#### [PÁGINA]
---*---
Ao Observador, admitiu essa “fatalidade” e deixou a receita: “É preciso repetir
a mensagem nem que seja preciso repeti-la 500 vezes”.
"Os resultados [das sondagens] não são os que desejamos,
mas há um trabalho de preparação do programa eleitoral que está a ser feito e
que vai permitir ao PS afinar a sua alternativa e preparar as pessoas para
ela"
Pedro Nuno Santos
A relação com a
comunicação social tem sido aliás o calcanhar de Aquiles para António Costa
nestes 100 dias de liderança. Muitas vezes em que aparece em público opta por
não falar aos jornalistas, além de que durante boa parte inicial do mandato,
tinha uma agenda pública mais reduzida. E das últimas vez que o fez, não correu
bem.
A última semana
foi talvez a semana mais negra para o secretário-geral do PS. Fez um discurso
sobre o Estado do país para uma plateia de investidores chineses, dizendo que
Portugal estava “diferente” de há quatro anos, mas dando a entender que era no
bom sentido. E PSD e CDS cavalgaram a onda. A trica política poderia ter ficado
por aqui, não fosse um fundador do partido, Alfredo Barroso, ter batido com a
porta depois de mais esta gota de água, que lhe fez transbordar o copo da
insatisfação que vinha a encher há meses. Terceiro problema: Costa, ao tentar
apagar o fogo, deu-lhe mais importância, desdobrando-se em esclarecimentos,
comunicados e até uma sms aos militantes. Lei de Murphy: Se há qualquer coisa
que possa correr mal, vai correr mal. Correu.
Do lado do Rato,
a justificação é a de que cavalo que vai à frente é o mais mal amado e, como
consequência, aquele a que todos apontam baterias, da oposição à comunicação
social: “O PS e António Costa, por serem aqueles que aparecem à frente nas
sondagens e com possibilidade de formar Governo, são muito criticados. Isso é
óbvio que é o que vai acontecer daqui até às eleições, temos de achar isso uma
coisa perfeitamente normal”, diz Ferro Rodrigues.
“O PS e António Costa, por serem
aqueles que aparecem à frente nas sondagens e com possibilidade de formar
Governo, são muito criticados. Isso é óbvio que é o que vai acontecer daqui até
às eleições, temos de achar isso uma coisa perfeitamente normal”
Para fechar a semana
com o nó na garganta a apertar, chegou mais uma má notícia. A sondagem do
Expresso trazia o maior amargo de boca. PSD e CDS coligados estão em empate
técnico com o PS. Se as anteriores sondagens já tinham feito aquecer o Largo do
Rato, esta última faz soar todas as campainhas de alarme. É que se há coisa que
une os socialistas é a vontade de maioria absoluta e uma não coligação alargada
formando um novo bloco central e com os resultados nas sondagens a mostrarem PS
e coligação PSD/CDS em empate técnico, muitos temem que essa possa vir a ser
uma possibilidade. Álvaro Beleza pede um “não” claro a coligações à direita e o
mesmo diz o dirigente Bacelar Vasconcelos: “Com este PSD e com este CDS – e
perante as políticas que têm levado a cabo, e que vão continuar a levar até ao
final do mandato -, não há terreno possível para um acordo”.
---*---
#### [Itens de uma coleção de rotulagem]
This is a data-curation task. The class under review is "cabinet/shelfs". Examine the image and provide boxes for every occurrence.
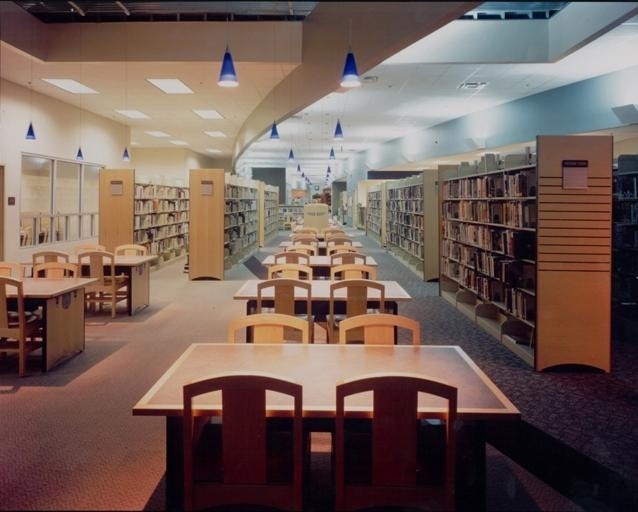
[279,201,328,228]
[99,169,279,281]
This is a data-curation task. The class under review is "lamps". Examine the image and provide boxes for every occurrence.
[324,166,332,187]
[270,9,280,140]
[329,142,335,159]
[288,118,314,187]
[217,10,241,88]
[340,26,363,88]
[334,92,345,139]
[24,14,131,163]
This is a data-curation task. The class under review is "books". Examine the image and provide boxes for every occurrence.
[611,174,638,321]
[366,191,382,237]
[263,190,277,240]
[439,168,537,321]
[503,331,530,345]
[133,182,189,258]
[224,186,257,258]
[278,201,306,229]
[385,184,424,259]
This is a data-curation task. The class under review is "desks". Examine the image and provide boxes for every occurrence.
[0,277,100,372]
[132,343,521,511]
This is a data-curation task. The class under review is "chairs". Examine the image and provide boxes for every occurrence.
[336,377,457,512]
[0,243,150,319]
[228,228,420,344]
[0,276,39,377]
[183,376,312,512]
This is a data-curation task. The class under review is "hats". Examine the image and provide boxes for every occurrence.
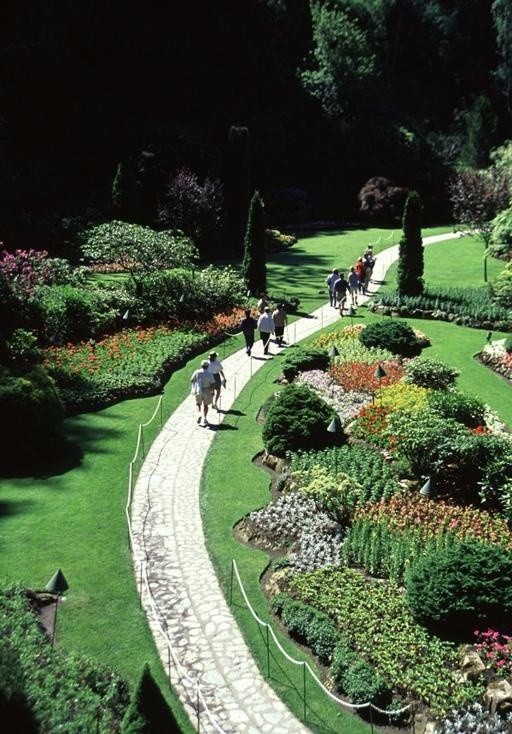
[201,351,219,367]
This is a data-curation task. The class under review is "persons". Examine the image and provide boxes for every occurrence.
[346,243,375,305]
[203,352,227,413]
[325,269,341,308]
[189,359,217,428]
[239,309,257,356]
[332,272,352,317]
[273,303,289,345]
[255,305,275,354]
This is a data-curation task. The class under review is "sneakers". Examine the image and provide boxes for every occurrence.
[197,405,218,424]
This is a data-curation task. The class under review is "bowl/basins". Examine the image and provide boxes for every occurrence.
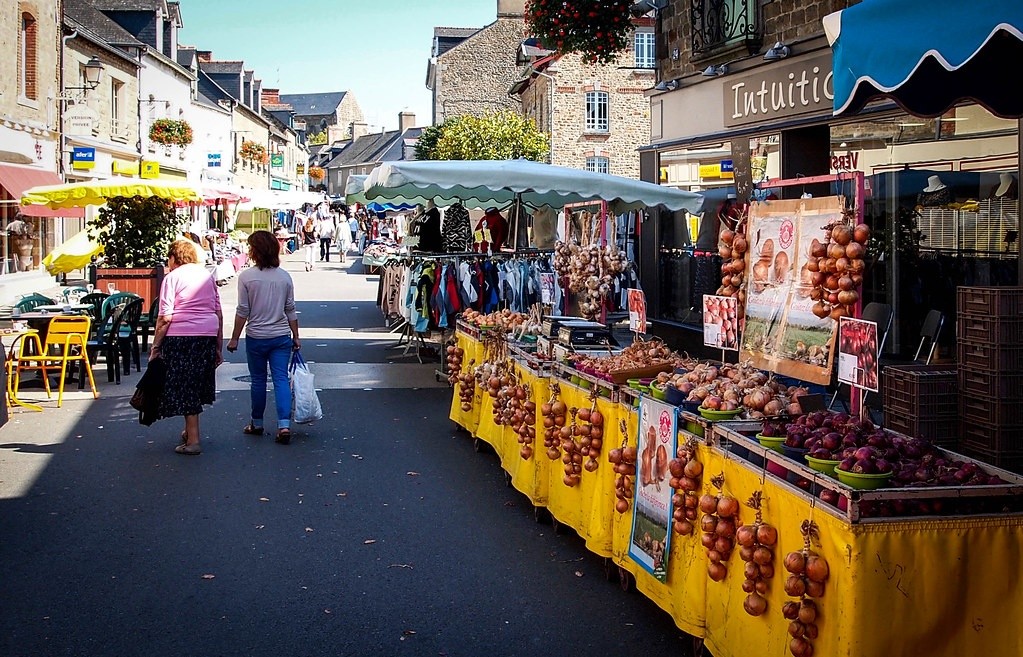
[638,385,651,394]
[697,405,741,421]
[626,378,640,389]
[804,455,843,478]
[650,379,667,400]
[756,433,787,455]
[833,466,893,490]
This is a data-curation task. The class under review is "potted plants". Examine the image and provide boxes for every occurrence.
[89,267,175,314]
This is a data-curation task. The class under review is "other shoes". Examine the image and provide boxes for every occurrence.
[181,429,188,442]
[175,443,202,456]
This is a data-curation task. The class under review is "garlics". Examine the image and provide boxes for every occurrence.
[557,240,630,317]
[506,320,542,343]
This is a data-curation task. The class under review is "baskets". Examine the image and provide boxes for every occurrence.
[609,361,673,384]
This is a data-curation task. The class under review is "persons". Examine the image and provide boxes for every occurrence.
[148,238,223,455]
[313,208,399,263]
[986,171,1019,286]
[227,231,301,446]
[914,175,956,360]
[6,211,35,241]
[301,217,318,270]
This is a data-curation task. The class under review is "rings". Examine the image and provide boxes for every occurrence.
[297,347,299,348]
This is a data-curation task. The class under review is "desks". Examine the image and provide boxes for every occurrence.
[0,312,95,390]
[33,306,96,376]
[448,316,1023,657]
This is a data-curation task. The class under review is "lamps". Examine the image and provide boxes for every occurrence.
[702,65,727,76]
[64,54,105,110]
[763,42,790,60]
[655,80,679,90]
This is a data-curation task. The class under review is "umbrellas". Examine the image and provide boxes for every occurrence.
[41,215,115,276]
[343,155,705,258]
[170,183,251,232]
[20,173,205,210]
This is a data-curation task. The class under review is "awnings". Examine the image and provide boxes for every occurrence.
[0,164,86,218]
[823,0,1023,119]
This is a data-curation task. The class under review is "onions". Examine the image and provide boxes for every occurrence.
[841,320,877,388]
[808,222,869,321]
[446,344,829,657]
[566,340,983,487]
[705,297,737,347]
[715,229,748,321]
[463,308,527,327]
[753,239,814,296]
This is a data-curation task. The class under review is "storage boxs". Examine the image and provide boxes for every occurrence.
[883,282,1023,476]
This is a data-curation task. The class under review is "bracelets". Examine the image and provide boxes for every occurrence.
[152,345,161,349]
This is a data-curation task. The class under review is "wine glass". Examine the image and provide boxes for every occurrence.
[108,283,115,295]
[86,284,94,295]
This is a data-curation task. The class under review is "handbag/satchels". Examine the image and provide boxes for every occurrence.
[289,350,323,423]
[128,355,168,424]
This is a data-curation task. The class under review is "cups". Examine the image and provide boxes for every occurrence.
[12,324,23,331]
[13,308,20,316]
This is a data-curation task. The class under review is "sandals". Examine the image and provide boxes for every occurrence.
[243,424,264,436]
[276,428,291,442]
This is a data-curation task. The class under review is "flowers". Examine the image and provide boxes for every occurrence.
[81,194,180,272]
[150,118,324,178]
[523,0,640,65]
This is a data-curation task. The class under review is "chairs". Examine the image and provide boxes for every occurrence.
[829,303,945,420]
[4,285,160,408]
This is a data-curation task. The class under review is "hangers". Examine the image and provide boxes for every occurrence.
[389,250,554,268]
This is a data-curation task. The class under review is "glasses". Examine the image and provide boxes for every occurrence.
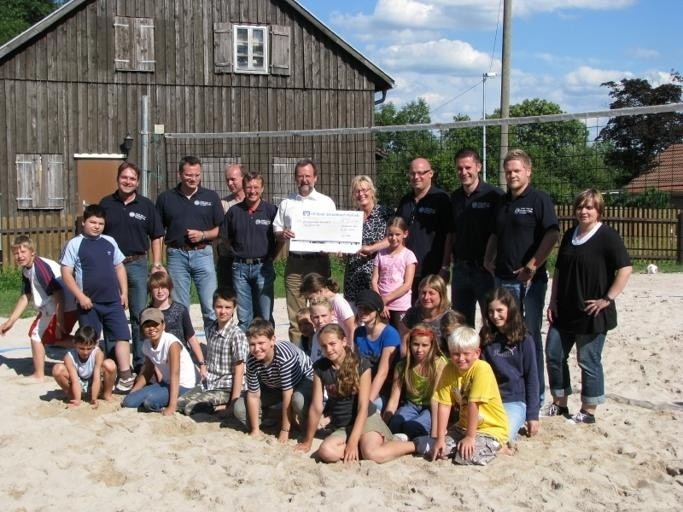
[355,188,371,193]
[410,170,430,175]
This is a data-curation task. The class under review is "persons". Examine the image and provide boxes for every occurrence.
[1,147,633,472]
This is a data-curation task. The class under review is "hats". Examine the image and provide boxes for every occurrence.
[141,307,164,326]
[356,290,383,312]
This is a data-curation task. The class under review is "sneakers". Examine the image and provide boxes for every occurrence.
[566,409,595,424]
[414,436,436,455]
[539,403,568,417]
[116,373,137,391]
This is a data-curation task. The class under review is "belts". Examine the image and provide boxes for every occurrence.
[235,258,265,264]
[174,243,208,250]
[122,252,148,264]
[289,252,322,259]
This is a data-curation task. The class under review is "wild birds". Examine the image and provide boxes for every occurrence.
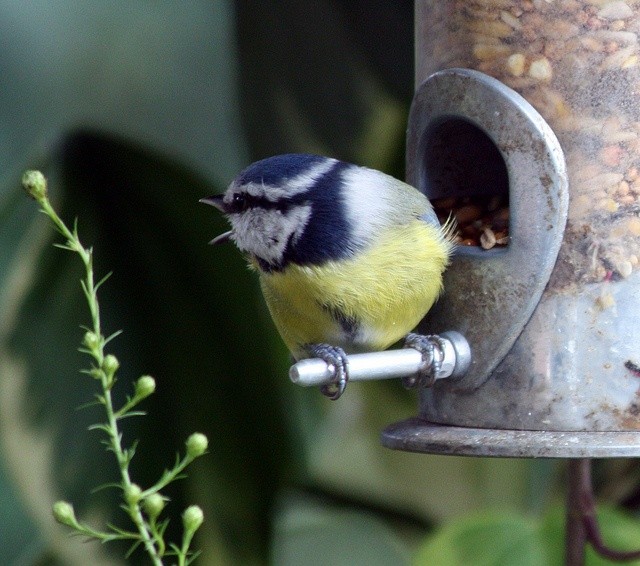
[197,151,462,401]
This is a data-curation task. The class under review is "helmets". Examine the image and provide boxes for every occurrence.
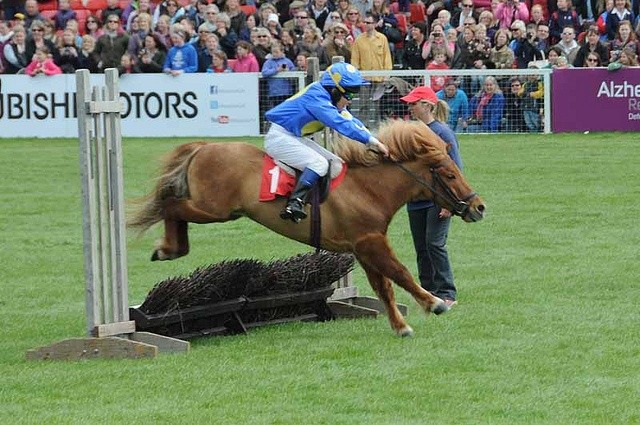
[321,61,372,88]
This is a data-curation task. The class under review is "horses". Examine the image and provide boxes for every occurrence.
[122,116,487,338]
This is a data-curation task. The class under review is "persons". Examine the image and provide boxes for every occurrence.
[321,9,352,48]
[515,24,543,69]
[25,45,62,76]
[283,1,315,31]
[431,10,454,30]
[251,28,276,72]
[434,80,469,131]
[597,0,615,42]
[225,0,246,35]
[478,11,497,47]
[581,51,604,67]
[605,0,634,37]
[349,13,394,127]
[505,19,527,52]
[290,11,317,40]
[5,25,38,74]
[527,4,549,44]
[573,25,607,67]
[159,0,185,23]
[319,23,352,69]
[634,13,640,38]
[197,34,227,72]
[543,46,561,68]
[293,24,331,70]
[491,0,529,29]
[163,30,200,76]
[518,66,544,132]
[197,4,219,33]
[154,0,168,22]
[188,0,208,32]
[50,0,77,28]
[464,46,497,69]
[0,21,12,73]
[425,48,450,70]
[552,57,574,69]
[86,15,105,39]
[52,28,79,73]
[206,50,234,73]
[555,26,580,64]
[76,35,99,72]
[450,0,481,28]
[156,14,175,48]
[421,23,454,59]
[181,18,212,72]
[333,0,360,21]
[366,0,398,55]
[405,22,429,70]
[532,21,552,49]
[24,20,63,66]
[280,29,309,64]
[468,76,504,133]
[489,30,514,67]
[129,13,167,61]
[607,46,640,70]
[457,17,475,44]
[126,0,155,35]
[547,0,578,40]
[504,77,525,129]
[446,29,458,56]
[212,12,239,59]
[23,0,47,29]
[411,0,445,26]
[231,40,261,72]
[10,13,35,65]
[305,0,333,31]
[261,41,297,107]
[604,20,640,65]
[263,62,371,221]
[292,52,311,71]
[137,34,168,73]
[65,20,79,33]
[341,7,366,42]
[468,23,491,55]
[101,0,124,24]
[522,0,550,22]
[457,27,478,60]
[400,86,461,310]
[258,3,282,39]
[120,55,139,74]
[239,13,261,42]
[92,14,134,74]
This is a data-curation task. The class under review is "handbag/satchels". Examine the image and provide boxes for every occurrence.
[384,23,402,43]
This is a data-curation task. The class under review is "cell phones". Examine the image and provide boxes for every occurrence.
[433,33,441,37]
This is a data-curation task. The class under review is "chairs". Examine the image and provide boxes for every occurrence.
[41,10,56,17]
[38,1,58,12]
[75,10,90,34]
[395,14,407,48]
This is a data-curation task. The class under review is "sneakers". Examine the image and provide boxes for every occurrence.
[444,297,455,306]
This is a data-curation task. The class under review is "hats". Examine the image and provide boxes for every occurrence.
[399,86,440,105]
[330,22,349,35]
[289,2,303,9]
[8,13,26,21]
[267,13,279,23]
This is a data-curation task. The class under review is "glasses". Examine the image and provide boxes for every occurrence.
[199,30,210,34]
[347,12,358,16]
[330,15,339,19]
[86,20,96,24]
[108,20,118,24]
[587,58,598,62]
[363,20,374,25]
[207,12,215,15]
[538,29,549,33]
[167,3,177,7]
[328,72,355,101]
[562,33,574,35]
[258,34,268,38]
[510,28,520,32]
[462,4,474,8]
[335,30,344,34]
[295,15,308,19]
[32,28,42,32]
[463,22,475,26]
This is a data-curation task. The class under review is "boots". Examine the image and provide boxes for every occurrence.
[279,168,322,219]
---*---
#### [CONJUNTO DE EXERCÍCIOS]
• a. Duplique o trecho do texto sobre a liderança de António Costa desde "A última semana" até "correr mal. Correu.", inclusive.
• b. Responda às seguintes perguntas com base no texto sobre a liderança de António Costa:
(i) Para que plateia fez Costa o discurso sobre o estado do país?
(ii) Que fundador do partido bateu com a porta?
(iii) Segundo a sondagem do Expresso, em que situação estão a coligação PSD/CDS e o PS?

#### [RESPOSTAS POR ORDEM]
• a.
A última semana
foi talvez a semana mais negra para o secretário-geral do PS. Fez um discurso
sobre o Estado do país para uma plateia de investidores chineses, dizendo que
Portugal estava “diferente” de há quatro anos, mas dando a entender que era no
bom sentido. E PSD e CDS cavalgaram a onda. A trica política poderia ter ficado
por aqui, não fosse um fundador do partido, Alfredo Barroso, ter batido com a
porta depois de mais esta gota de água, que lhe fez transbordar o copo da
insatisfação que vinha a encher há meses. Terceiro problema: Costa, ao tentar
apagar o fogo, deu-lhe mais importância, desdobrando-se em esclarecimentos,
comunicados e até uma sms aos militantes. Lei de Murphy: Se há qualquer coisa
que possa correr mal, vai correr mal. Correu.

• b.
(i) Para uma plateia de investidores chineses.
(ii) Alfredo Barroso.
(iii) Estão em empate técnico.